- Apply what you read -
**A)** Please copy the Sweatt biography word for word, between "From 1998 until" and "regulate gene expression.", inclusive.
**B)** According to the Sweatt biography, at which school did he take drawing and painting classes from 1998 until 2002?

- Supplied passage -
===============

J. David Sweatt
David Sweatt obtained his B.S. in Chemistry from the University of South Alabama before attending Vanderbilt University, where he was awarded a Ph.D. for studies of intracellular signaling mechanisms. He then did a post-doctoral Fellowship at the Columbia University Center for Neurobiology and Behavior, working on memory mechanisms in the laboratory of Nobel laureate Eric Kandel. From 1989 to 2006 he was a member of the Neuroscience faculty at Baylor College of Medicine in Houston, Texas, rising through the ranks there to Professor and Director of the Neuroscience Ph.D. program.
Dr. Sweatt's laboratory studies biochemical mechanisms of learning and memory. In addition, his research program also investigates mechanisms of learning and memory disorders, such as mental retardation and aging-related memory dysfunction. He is currently the Evelyn F. McKnight endowed Chairman of the Department of Neurobiology at UAB Medical School, and the Director of the Evelyn F. McKnight Brain Institute at the University of Alabama in Birmingham. He also is a Professor the Departments of Cell Biology, Genetics, and Psychology at UAB.
Dr. Sweatt has won numerous awards and honors, including an Ellison Medical Foundation Senior Scholar Award, and election as a Fellow of the American Association for the Advancement of Science. Last year he won the Ipsen Foundation International Prize in Neural Plasticity, one of the most prestigious awards in his scientific field.
From 1998 until 2002 he attended drawing and painting classes at the Glassell School of Art of the Museum of Fine Arts, Houston. As an artist he explores the use of painting as a medium for expressing topics of interest in contemporary biomedical research. In 2009 he published a textbook, Mechanisms of Memory, which is illustrated with original paintings and describes current models for the molecular and cellular basis of memory formation.
Epigenetic mechanisms in learning and memory
Epigenetic mechanisms typically involve alterations in chromatin structure, which in turn regulate gene expression.
“Epigenetics” is functionally equivalent to the mechanisms allowing stable alterations of gene expression that involve physically “marking” DNA or its associated proteins
through post-translational modification. This presentation will address the idea that conservation of epigenetic mechanisms for information storage represents a unifying model in biology, with epigenetic mechanisms being utilized for cellular memory at levels from behavioral memory to brain development and aging.

===============

- Source data -
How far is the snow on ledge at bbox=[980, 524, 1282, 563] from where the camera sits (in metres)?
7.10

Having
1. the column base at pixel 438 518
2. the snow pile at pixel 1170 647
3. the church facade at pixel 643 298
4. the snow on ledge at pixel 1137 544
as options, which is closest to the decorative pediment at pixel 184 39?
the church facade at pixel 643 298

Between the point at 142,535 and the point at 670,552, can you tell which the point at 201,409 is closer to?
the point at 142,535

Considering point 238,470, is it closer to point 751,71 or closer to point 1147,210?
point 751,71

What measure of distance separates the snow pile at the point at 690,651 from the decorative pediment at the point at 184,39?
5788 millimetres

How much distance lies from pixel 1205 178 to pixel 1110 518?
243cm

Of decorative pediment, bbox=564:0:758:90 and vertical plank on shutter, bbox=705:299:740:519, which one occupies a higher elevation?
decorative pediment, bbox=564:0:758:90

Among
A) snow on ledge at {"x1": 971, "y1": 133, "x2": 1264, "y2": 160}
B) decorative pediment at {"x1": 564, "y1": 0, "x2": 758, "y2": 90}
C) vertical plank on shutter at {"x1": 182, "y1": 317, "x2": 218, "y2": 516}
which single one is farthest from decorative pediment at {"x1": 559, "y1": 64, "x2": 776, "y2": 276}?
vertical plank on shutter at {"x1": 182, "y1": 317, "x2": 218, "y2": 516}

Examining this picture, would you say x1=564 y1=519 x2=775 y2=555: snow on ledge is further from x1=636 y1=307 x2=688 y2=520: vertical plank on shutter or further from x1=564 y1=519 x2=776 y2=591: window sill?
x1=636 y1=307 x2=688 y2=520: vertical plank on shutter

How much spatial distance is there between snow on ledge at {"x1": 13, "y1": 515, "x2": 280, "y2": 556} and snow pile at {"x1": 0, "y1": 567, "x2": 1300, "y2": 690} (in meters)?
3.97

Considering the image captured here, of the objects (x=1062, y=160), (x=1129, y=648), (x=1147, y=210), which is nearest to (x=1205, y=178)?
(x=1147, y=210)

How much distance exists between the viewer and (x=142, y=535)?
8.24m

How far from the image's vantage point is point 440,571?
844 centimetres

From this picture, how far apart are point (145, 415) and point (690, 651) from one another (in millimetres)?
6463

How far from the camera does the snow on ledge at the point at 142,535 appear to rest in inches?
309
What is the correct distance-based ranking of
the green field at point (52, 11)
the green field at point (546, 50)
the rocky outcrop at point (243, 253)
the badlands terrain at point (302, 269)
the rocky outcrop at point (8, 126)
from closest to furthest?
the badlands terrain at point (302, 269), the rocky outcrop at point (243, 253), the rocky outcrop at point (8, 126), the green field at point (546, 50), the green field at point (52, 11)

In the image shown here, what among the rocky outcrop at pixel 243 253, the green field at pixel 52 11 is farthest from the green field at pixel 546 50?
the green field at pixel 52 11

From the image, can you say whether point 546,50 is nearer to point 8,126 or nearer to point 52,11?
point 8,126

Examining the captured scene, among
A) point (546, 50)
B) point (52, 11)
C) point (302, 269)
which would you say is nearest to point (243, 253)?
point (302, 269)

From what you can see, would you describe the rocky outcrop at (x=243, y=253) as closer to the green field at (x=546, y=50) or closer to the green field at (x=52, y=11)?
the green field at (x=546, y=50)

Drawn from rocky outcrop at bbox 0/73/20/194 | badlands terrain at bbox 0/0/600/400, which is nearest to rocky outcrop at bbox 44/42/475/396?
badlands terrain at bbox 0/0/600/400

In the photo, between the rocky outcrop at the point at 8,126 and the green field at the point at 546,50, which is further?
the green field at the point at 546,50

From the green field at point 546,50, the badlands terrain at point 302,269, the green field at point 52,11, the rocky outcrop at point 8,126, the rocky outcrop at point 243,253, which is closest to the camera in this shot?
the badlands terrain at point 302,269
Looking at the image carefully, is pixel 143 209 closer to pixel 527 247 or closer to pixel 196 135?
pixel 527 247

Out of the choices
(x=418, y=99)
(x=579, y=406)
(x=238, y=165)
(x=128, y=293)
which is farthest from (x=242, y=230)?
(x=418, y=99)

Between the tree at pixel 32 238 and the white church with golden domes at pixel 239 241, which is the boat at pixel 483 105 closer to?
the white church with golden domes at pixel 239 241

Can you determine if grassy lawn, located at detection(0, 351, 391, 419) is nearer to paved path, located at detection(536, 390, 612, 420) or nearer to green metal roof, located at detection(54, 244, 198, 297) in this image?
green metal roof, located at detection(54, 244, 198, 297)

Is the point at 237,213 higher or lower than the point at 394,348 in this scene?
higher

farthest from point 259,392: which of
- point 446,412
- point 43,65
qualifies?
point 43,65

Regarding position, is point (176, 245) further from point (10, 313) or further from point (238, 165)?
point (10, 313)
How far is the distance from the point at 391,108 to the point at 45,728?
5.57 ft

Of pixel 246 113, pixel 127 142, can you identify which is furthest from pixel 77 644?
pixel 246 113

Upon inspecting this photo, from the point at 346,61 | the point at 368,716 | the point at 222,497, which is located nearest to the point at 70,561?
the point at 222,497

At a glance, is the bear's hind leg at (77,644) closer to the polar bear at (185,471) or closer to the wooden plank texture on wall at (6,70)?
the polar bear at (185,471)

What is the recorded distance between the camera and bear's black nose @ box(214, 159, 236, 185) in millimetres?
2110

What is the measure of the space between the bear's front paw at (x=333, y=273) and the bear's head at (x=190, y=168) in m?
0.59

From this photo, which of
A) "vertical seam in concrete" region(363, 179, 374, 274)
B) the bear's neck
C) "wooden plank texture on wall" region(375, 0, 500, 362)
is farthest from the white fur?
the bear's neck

===============

- Solutions by task -
**A)**
From 1998 until 2002 he attended drawing and painting classes at the Glassell School of Art of the Museum of Fine Arts, Houston. As an artist he explores the use of painting as a medium for expressing topics of interest in contemporary biomedical research. In 2009 he published a textbook, Mechanisms of Memory, which is illustrated with original paintings and describes current models for the molecular and cellular basis of memory formation.
Epigenetic mechanisms in learning and memory
Epigenetic mechanisms typically involve alterations in chromatin structure, which in turn regulate gene expression.

**B)** The Glassell School of Art of the Museum of Fine Arts, Houston.